SOURCE MATERIAL:
--------
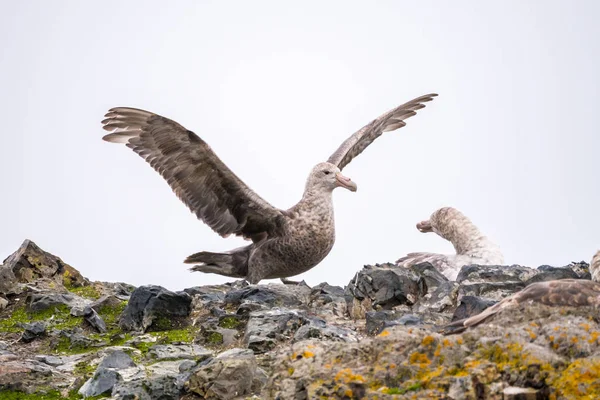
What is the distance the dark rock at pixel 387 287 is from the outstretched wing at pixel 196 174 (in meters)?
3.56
--------
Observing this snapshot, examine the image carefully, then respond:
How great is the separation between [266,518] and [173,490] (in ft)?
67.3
--------
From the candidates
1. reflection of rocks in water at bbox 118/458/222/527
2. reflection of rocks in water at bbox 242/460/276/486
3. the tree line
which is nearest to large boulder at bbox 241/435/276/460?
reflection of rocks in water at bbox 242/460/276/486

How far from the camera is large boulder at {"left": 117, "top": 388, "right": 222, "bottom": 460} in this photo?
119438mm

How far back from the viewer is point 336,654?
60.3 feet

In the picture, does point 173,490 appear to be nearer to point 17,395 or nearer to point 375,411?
--------
Which lines in the entries above contain the string "reflection"? Pull out each of them, treating uppercase and lowercase as different.

RESPONSE:
1. reflection of rocks in water at bbox 118/458/222/527
2. reflection of rocks in water at bbox 242/460/276/486
reflection of rocks in water at bbox 242/460/276/486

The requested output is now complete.